I wanted to come up with a recipe that combined the spices and flavors that were common in other countries. This is the result of that idea. Sambal Oelek is an Indonesian crushed chili pepper sauce that is commonly used throughout South East Asia. Coriander and Tamarind are more commonly used in Indian cooking, as is the Maggi Masala sauce. Thick Soya sauce is borrowed from China, and ginger, combined with lime juice and Allspice are integral components of Jamaican Jerk Seasoning. Worcester sauce is a staple in English seasoning, and imparts a nice tart taste for the background. There is sauce/gravy with this but because it is slightly spicy, and tart, for maximum enjoyment the dish should be accompanied by a sweet/spicy Pepper Jelly, Tamarind Chutney or a sweet Indian Mango or Lime pickle. It also goes well with a simple green salad using a Strawberry or Raspberry Vinaigrette.

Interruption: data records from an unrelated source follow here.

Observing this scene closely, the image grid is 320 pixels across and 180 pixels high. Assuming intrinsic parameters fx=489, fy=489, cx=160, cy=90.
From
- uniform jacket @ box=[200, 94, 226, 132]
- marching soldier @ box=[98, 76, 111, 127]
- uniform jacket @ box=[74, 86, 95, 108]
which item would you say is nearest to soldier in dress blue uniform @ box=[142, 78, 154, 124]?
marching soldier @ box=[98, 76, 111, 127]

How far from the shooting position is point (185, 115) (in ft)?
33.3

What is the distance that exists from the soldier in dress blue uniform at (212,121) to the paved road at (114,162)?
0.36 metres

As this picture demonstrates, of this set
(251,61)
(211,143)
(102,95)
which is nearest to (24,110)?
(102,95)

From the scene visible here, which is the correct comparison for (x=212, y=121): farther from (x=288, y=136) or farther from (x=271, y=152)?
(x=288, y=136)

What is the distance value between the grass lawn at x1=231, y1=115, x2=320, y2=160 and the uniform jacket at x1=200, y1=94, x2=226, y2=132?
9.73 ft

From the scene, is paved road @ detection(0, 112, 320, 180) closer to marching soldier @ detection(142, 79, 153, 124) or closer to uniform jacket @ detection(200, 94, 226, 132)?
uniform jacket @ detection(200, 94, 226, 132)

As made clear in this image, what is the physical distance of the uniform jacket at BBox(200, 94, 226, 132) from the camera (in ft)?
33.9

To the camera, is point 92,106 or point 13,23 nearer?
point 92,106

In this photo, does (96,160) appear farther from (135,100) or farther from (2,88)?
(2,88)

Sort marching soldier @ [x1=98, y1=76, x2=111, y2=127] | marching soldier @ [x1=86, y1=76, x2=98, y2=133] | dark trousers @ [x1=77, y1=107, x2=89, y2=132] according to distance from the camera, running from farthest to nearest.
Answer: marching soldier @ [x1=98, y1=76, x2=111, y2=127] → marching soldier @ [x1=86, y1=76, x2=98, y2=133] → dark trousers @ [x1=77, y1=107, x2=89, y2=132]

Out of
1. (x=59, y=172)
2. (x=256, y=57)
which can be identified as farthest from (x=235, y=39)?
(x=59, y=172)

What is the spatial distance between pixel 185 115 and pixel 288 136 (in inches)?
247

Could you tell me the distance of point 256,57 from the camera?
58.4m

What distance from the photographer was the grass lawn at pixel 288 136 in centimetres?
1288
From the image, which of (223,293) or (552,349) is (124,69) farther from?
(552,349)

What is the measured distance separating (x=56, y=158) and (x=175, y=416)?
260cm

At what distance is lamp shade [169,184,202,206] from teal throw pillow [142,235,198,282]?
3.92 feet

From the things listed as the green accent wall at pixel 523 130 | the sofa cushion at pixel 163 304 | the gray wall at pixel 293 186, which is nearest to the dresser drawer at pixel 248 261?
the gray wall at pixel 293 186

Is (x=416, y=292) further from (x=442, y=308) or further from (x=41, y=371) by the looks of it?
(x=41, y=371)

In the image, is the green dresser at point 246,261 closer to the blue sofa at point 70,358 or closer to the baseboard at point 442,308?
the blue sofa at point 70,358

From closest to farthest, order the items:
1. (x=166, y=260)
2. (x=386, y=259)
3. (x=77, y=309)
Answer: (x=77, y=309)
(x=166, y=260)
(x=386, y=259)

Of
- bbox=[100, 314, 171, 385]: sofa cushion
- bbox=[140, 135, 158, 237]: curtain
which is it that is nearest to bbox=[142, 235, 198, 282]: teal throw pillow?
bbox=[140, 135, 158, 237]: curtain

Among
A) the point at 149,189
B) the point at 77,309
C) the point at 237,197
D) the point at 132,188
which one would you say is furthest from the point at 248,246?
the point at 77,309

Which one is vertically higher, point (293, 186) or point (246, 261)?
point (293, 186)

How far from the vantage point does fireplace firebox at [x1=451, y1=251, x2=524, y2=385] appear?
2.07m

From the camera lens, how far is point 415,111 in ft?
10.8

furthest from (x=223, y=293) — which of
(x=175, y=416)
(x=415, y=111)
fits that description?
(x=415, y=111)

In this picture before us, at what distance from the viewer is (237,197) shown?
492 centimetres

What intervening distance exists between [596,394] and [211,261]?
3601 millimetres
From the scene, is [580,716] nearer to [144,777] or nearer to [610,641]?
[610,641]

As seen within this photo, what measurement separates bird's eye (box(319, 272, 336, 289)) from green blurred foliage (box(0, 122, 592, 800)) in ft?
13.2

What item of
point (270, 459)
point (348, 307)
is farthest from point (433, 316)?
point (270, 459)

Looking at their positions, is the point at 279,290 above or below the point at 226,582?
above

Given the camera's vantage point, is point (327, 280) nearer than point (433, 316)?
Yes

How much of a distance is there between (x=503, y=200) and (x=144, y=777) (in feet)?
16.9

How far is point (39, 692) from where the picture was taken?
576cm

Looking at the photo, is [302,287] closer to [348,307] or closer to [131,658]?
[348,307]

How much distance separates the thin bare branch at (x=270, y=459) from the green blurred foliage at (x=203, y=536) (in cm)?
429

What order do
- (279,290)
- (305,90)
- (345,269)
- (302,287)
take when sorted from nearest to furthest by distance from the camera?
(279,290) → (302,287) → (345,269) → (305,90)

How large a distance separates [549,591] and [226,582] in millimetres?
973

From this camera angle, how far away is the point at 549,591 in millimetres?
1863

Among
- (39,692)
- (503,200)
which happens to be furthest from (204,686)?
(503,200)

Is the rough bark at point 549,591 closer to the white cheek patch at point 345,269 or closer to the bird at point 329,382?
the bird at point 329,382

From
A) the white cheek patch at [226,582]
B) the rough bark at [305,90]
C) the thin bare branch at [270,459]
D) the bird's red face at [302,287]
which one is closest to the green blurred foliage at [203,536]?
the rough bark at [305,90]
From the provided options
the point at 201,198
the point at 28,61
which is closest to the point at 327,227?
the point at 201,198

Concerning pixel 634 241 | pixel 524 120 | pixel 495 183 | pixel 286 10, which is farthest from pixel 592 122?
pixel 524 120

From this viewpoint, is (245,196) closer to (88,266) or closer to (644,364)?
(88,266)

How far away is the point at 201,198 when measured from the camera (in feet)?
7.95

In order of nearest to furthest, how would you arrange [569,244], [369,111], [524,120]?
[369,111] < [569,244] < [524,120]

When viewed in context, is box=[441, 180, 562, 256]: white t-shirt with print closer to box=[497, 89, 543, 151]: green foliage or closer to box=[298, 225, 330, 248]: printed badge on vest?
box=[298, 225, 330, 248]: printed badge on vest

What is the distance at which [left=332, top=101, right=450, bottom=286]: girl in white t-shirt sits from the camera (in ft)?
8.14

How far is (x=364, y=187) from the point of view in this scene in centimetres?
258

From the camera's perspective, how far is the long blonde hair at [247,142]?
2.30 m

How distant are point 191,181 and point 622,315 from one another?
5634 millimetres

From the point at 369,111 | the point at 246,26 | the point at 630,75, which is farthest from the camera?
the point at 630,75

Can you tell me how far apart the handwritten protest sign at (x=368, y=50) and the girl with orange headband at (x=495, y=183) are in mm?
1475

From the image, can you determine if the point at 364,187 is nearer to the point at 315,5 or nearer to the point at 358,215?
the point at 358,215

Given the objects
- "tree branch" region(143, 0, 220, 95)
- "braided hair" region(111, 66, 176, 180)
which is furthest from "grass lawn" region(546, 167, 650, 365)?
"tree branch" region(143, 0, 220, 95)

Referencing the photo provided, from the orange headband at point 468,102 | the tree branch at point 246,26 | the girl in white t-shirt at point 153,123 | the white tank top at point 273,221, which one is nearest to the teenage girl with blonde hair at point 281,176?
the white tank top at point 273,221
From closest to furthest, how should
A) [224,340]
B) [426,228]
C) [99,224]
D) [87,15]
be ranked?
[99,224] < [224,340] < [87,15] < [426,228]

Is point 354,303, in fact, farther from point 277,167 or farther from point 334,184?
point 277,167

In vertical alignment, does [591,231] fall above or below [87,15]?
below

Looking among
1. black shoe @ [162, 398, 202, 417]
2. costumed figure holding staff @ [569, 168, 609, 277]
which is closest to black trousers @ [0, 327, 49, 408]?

2 ¾ lbs pork shoulder or butt with fat and good marbling
1 tbsp Grace Caribbean Traditions Meat seasoning
2 tbsp Sambal Oelek
Juice ½ lime
½ tsp salt
½ tsp ground coriander
½ tsp allspice
½ tsp black pepper
1 tbsp Worcester sauce
1 heaping tsp Tamarind Concentrate
3 cloves garlic
½ piece of ginger root, peeled
2 tbsp Maggi Masala Sauce
1 tbsp thick Soya SauceMethod
- Cut the pork into 1 inch cubes and put in a Ziploc plastic bag. Season with meat seasoning, coriander, allspice, black pepper, Thick Soya Sauce, and Sambal Oelek.
- In a small chopper, place the garlic cloves, ginger root, Masala sauce, tamarind concentrate, lime juice, and puree to form a paste. Add to seasoned pork. Mix well and allow to marinate in refrigerator overnight.
- Use a 9 by 13 inch pan as your baking pan. Cut a piece of heavy duty aluminum foil, larger than those measurements and place the pork and marinade in that. Wrap the pork in the foil and bake at 425 degrees Fahrenheit for 40 minutes.
- Remove from oven and unfold the foil so that it lines the baking pan.